Publication information
- Publisher: Charlton Comics
- First appearance: Nature Boy #3 (Mar. 1956)
- Created by: Jerry Siegel John Buscema

In-story information
- Alter ego: David Crandall
- Abilities: Powers of the elements: water, wind, fire, earth, love, air, electricity

= Nature Boy (comics) =

Nature Boy is a superhero created by Jerry Siegel and drawn by John Buscema and others. He first appeared in Nature Boy #3 (March 1956), published by Charlton Comics.

==Publication history==
Nature Boy was Charlton's attempt at gauging the strength of the superhero market (they did the same thing with the romance market by introducing Brides in Love). Nature Boy ran for only three issues, #3–5 (March 1956 – February 1957). (In a practice common at Charlton, the title took over the numbering of another title, Danny Blaze. After three issues of Nature Boy, the title changed again, this time to Li'l Rascal Twins.)

============================================================

Tasks and exercises.
**A)** List every element named among Nature Boy's abilities in the Nature Boy article.
**B)** According to the Nature Boy article, which title's numbering did Nature Boy take over?
**C)** Pick up the Nature Boy article after its last sentence and keep writing.
The lines that follow come from a different source than the Nature Boy article.

Supplied records.
============================================================

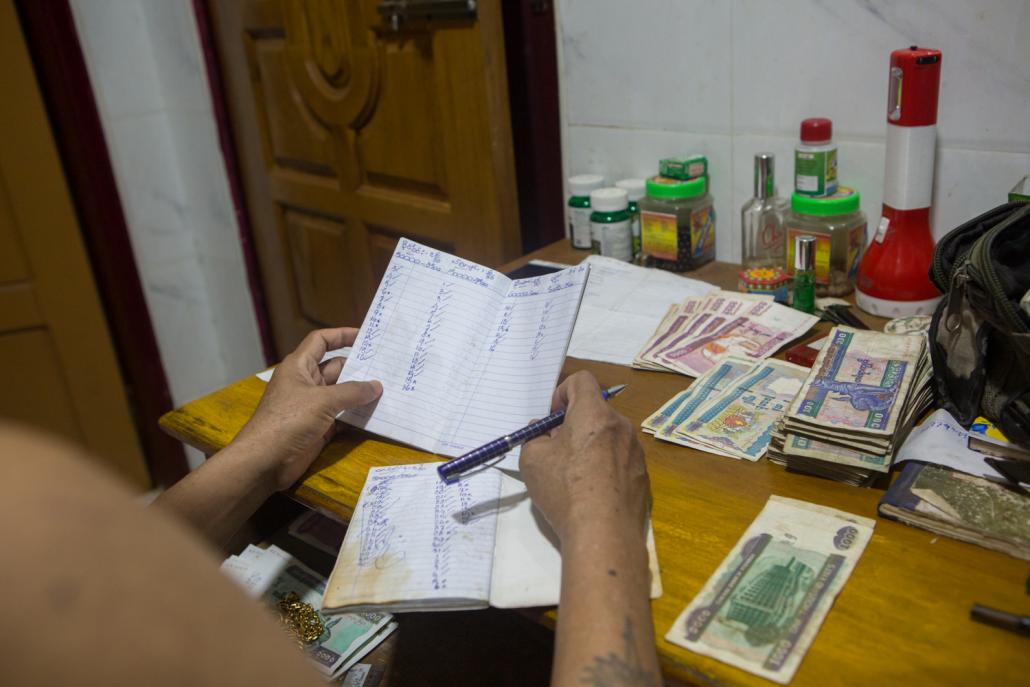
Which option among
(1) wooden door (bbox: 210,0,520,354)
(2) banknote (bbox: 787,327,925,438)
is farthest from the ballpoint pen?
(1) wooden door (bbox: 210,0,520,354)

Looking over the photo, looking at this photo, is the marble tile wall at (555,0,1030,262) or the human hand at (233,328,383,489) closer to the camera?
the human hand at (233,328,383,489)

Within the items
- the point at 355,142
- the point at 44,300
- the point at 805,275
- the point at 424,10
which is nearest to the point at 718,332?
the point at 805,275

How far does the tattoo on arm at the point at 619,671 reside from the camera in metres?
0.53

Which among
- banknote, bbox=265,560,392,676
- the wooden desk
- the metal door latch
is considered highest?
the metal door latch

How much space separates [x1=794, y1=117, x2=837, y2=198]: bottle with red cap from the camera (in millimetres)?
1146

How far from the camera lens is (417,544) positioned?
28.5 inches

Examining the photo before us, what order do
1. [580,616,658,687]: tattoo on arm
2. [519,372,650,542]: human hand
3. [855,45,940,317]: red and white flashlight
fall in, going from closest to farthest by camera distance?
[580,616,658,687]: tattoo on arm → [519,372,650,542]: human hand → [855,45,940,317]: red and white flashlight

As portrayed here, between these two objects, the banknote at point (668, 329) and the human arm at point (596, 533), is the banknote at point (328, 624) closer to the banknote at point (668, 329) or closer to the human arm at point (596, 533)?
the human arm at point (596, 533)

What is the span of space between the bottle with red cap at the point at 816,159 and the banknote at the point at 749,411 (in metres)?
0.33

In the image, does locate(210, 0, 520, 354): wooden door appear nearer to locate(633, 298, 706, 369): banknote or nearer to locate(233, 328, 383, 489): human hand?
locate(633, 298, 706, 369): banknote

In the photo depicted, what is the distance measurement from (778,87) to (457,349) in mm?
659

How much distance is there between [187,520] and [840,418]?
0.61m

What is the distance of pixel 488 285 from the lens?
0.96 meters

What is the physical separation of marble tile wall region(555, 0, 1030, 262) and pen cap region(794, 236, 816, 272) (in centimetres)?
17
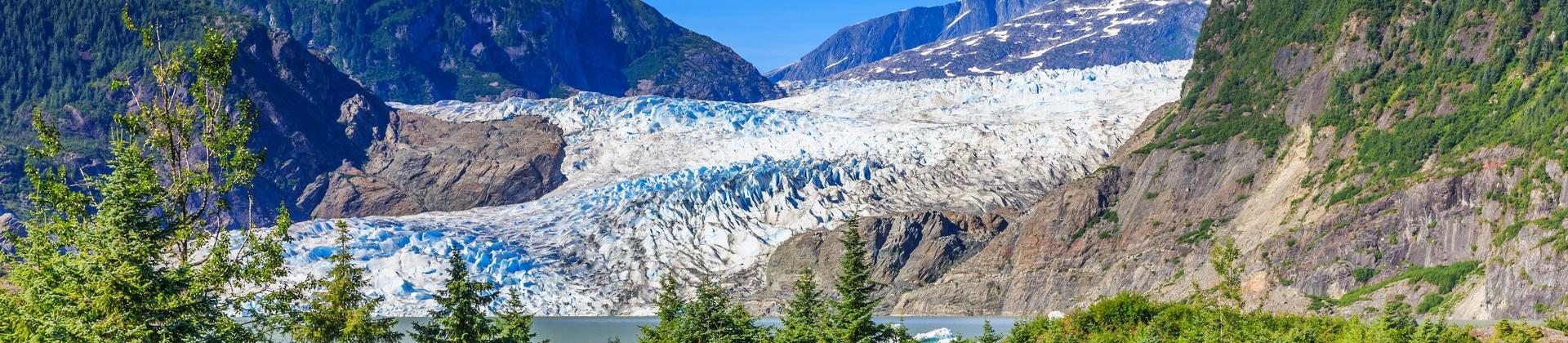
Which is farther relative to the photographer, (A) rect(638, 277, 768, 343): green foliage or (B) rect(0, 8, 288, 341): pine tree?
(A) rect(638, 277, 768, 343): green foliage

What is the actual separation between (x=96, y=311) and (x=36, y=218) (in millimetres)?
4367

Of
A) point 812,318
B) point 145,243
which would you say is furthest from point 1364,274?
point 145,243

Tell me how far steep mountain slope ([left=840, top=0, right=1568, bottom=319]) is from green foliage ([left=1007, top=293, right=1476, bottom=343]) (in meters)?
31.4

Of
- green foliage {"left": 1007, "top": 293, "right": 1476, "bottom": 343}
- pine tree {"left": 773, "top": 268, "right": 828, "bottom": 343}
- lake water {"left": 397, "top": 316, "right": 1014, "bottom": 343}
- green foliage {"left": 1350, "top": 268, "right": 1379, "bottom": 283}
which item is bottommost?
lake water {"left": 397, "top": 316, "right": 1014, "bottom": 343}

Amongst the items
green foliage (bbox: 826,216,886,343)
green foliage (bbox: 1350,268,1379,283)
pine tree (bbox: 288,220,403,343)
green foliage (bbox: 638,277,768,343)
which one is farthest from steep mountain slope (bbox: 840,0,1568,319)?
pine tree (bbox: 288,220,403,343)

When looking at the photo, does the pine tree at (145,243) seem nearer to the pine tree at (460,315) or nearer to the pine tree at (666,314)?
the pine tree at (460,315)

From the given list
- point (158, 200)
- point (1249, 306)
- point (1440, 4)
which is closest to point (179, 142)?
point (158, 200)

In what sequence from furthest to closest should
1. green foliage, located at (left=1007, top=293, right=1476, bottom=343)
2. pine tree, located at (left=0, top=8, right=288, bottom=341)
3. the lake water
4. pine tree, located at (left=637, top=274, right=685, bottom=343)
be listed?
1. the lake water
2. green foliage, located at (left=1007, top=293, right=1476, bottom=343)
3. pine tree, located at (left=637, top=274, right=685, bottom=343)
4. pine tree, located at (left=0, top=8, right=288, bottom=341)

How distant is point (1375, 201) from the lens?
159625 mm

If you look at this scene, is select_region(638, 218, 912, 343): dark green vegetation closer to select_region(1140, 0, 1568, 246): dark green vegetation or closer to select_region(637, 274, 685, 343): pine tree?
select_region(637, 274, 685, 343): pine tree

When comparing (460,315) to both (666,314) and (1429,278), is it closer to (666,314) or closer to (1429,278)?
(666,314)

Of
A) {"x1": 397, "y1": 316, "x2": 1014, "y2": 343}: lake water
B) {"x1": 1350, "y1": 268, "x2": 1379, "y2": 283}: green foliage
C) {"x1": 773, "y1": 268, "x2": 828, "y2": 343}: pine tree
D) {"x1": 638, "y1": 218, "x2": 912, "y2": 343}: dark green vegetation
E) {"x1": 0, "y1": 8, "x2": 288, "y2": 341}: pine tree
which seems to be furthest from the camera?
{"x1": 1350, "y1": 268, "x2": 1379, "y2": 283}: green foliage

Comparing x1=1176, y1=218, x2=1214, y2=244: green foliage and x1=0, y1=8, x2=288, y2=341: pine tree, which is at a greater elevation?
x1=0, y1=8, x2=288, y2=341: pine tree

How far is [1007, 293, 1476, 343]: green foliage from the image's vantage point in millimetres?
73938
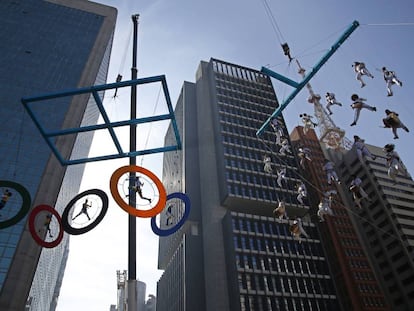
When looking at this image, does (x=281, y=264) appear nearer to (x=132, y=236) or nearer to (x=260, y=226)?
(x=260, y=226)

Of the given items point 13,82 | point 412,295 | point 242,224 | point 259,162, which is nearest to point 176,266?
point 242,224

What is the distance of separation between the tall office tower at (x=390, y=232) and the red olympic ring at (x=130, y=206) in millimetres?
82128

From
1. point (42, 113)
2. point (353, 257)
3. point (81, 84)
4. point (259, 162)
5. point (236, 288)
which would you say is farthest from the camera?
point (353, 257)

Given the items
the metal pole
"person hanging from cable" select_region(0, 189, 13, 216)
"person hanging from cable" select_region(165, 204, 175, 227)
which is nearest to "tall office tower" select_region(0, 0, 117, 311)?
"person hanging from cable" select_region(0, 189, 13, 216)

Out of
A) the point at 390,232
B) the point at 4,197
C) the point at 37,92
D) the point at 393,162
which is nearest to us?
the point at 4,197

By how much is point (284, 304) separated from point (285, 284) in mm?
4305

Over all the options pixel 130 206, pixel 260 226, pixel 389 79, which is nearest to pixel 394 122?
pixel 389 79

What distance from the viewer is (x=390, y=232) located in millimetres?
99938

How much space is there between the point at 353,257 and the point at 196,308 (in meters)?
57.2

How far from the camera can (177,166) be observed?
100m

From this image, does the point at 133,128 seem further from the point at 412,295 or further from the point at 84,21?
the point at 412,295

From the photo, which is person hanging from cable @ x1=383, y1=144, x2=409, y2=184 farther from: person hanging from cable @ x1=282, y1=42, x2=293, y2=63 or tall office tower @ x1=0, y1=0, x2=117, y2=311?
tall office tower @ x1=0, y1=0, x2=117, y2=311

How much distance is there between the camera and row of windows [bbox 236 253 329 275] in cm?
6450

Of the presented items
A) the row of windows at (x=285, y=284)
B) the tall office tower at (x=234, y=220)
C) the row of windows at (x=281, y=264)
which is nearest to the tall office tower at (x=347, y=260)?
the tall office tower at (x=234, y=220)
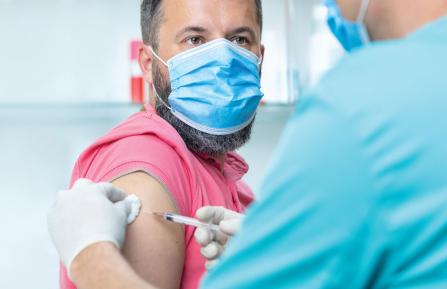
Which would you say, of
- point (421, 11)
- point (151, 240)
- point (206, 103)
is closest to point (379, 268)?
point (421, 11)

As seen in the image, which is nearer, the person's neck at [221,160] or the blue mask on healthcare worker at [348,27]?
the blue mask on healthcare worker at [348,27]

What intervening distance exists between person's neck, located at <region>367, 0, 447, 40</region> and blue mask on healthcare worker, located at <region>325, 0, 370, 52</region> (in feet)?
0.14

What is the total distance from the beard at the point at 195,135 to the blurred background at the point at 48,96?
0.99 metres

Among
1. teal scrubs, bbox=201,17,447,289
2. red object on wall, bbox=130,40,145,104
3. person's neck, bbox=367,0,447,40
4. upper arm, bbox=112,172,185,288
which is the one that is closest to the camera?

============================================================

Answer list.
**A)** water, wind, fire, earth, love, air, electricity

**B)** Danny Blaze

**C)**
In issue #3 (March, 1956), Nature Man appeared, a grown-up version of Nature Boy. In issue #5 (Feb, 1957), a Nature Girl appeared in her own story.

A Nature Boy story was reprinted in AC Comics's Men of Mystery #41 (2003).

==Fictional character biography==
Nature Boy is really David Crandall, son of a wealthy family. When he is lost at sea, he is saved from drowning by the gods who rule each of the elements, who endow him with their powers:
- Neptune – water
- Gusto – winds
- Fura – fire
- Eartha – earth
- Allura – love
- Azura – the skies
- Electra – electricity
- Friga – the cold

Returned to his parents, he grows up to become the heroic Nature Boy, and uses his powers to fight crime.